Why community oncology matters

Publication
Article
Pharmaceutical CommercePharmaceutical Commerce - March/April 2013

Oncology is the market for today's pipeline products. Here's why the community setting needs to be preserved as a primary site of care to administer those products

I have a friend who is a two-time cancer survivor—breast cancer in 2001 and pancreatic cancer in 2010. Both times she had the option of seeking care at an academic medical center or another, more renowned facility. Both times she chose her local community practice to provide a successful course of action.

But that’s not why I believe in community oncology.

At ION Solutions, we had a physician member who served patients in rural Montana. Every month, he would crisscross the state in a small plane (at his own expense) to make sure cancer patients had access to care near their homes.

But that’s also not why I believe in community oncology.

I believe in community oncology because anecdotes and analysis both show definitively that patients receive quality care at appropriate costs in cancer clinics located right in their neighborhoods. Community oncology delivers greater access, high quality and lower costs when compared to other sites of care.

So why are community practices under fire? Why do there continue to be discussions around Medicare cuts that would reduce reimbursement in the community setting from ASP+6% to ASP+4%—effectively cutting physician reimbursements on drug costs by one-third? Haven’t community oncologists done enough to demonstrate their value?

Let’s look at the metrics.

When it comes to patient access, community oncology rules the day. More than 70% of patients nationally receive cancer care in community practices. The wait time between diagnosis and initial chemotherapy visit is 7% shorter at community practices. And this applies in both urban and rural areas.

When it comes to quality of care, community oncology shows compliance with national, evidence-based guidelines across many common cancer types: from breast and colon to prostate and melanoma.

When it comes to the cost of care, we see significant cost savings in multiple scenarios. One report stated that patients managed in an office setting are 24% less costly than hospital-managed patients for common cancer types, and that office-managed patients had fewer hospitalizations during chemotherapy. Another report showed the mean chemotherapy costs across all regimens for breast, lung and colorectal cancers were significantly lower for office-managed patients.

All of this is not to disparage hospital-based care or academic medical center-based care. Quality care can be found across all types of provider organizations.

What I’m saying is that patients deserve a choice in where they receive care, and physicians deserve a choice in where they practice care. With proposed reimbursement and cost-cutting measures, that choice is being threatened. More than 700 community practices merged with other sites of care or closed altogether in the last few years. Patients are having to travel farther and wait longer to receive treatment—a troubling trend for the manufacturers who make the cancer drugs, the providers who administer them and most of all, the patients who receive them. These trends will accelerate unless legislators and policymakers recognize how important community practices are in the care delivery process.

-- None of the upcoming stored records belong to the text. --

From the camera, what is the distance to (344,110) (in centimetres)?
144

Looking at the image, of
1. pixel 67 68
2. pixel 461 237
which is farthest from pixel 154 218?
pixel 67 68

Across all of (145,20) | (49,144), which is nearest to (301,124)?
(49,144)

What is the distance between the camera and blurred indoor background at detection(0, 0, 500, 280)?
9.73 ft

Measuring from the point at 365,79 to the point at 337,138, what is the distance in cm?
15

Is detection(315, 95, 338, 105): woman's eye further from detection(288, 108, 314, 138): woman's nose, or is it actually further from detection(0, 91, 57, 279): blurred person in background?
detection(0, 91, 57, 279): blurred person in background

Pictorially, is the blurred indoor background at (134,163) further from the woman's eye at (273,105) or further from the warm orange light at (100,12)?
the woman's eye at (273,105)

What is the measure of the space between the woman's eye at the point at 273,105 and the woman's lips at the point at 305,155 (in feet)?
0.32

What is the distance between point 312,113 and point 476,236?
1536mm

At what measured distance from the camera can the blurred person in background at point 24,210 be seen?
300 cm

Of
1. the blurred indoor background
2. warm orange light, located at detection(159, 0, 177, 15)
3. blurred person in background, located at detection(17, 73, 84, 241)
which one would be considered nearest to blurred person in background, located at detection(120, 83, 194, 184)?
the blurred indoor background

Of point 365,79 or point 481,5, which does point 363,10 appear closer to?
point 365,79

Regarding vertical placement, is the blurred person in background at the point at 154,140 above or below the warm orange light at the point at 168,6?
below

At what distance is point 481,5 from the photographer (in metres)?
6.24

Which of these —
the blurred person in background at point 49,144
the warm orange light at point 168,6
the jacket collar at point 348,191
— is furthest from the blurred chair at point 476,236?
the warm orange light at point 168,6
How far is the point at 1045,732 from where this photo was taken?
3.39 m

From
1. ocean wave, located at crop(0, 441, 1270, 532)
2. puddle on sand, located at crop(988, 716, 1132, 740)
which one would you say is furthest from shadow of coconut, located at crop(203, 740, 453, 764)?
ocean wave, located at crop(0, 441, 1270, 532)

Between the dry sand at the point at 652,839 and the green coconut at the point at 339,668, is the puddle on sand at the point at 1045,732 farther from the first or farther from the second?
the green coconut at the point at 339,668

To help community oncologists band together and present an unmistakably clear message of quality and value to payers, patients and government agencies, we are working with our customers on a campaign called Community Counts (www.ourcommunitycounts.org). This physician-led movement educates and advocates about what community practices contribute to both the quality and economics of oncology care.

Practices can access validated data that speaks to their cost-efficiency and positive patient outcomes. They can then take this data personally to their legislators or use an online tool to contact those lawmakers directly.

The goal is to give practices a single, unified and loud voice to communicate the reality of what they face and why it matters for the community setting to be preserved in cancer care—why it matters for the providers, for payers, for manufacturers and most of all, for patients.

ABOUT THE AUTHOR

Dr. Barry Fortner is senior vice president of operations for ION Solutions, part of AmerisourceBergen Specialty Group, where he works to develop relationship models that benefit the provider, the payer and the patient. Dr. Fortner holds a Ph.D. in clinical psychology from the University of Memphis.